Several years ago, I got this less-than-half baked idea. I made a list of all the files associated with a project written in C or C++ object files, test cases, test-case coverage statistics, version history, documentation, make files, and so forth. Much of this information has a structure that strongly reflects the underlying structure of the source files themselves. It seemed to me that the whole mass cries out for a hierarchical organization that captures the very structure of the program.
I tried to get one of my last employers to let me play with the idea. At the time, Hyper Card on the Macintosh looked like the best tool for supplying hierarchical structure to a mass of loosely related documents. But for whatever reason, the time and resources for that project never quite materialized. And since I've been on my own I've been way too busy to pursue the idea much farther.
Good ideas have a way of inventing themselves, however, if only a bit at a time. The engine of choice these days is the ubiquitous Web browser, such as Microsoft's Internet Explorer or Netscape's Navigator.
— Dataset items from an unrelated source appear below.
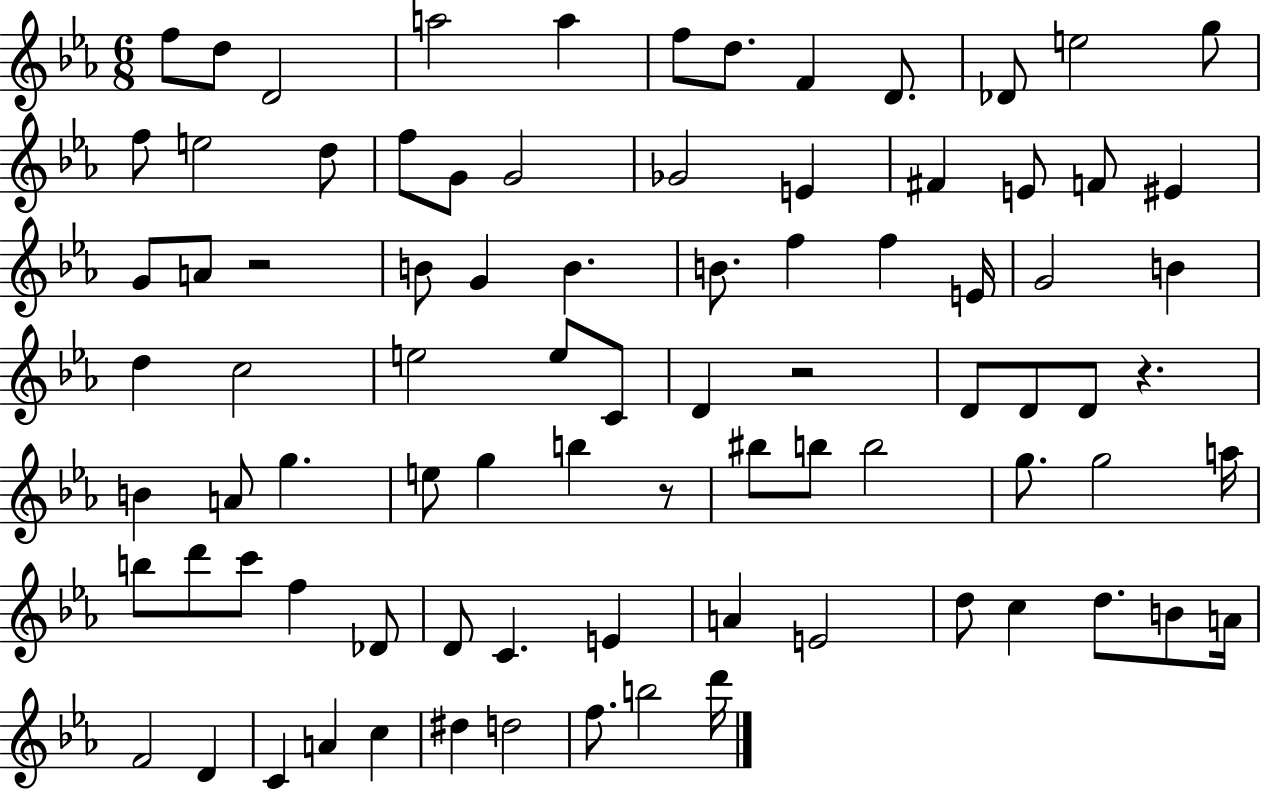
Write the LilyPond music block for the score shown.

{
  \clef treble
  \numericTimeSignature
  \time 6/8
  \key ees \major
  f''8 d''8 d'2 | a''2 a''4 | f''8 d''8. f'4 d'8. | des'8 e''2 g''8 | \break f''8 e''2 d''8 | f''8 g'8 g'2 | ges'2 e'4 | fis'4 e'8 f'8 eis'4 | \break g'8 a'8 r2 | b'8 g'4 b'4. | b'8. f''4 f''4 e'16 | g'2 b'4 | \break d''4 c''2 | e''2 e''8 c'8 | d'4 r2 | d'8 d'8 d'8 r4. | \break b'4 a'8 g''4. | e''8 g''4 b''4 r8 | bis''8 b''8 b''2 | g''8. g''2 a''16 | \break b''8 d'''8 c'''8 f''4 des'8 | d'8 c'4. e'4 | a'4 e'2 | d''8 c''4 d''8. b'8 a'16 | \break f'2 d'4 | c'4 a'4 c''4 | dis''4 d''2 | f''8. b''2 d'''16 | \break \bar "|."
}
Add just a modicum of markup to a text file and you can link it to related documents in all sorts of ways. Using tools found around the home, or a typical software development shop at least, you can cobble up all sorts of interesting data structures.
For example, my brother Dave recently described a couple of tricks his development group now uses regularly. One is to place hot links right in the source code to relevant project documents. The other is to produce a cross index of all names in a program, then publish it on the company intranet as an HTML document. They use a shareware tool, slightly reworked, to do the latter. The result is a low-cost introduction of Web tools to a conventional programming environment.
These are natural extensions to prevailing Web practices that already support program development. I can't imagine writing documentation, for example, in any form but HTML these days. And I avoid either sending or receiving software, wherever possible, except across the Internet. It won't be much longer before I begrudge typing in a URL, if a machine-readable file has any prayer of saving me the effort.
My hierarchically organized program-development environment will probably never turn into a commercial project. Not with all the other demands on my time these days. But then again, it probably will never have to. I expect to get it for free, over time.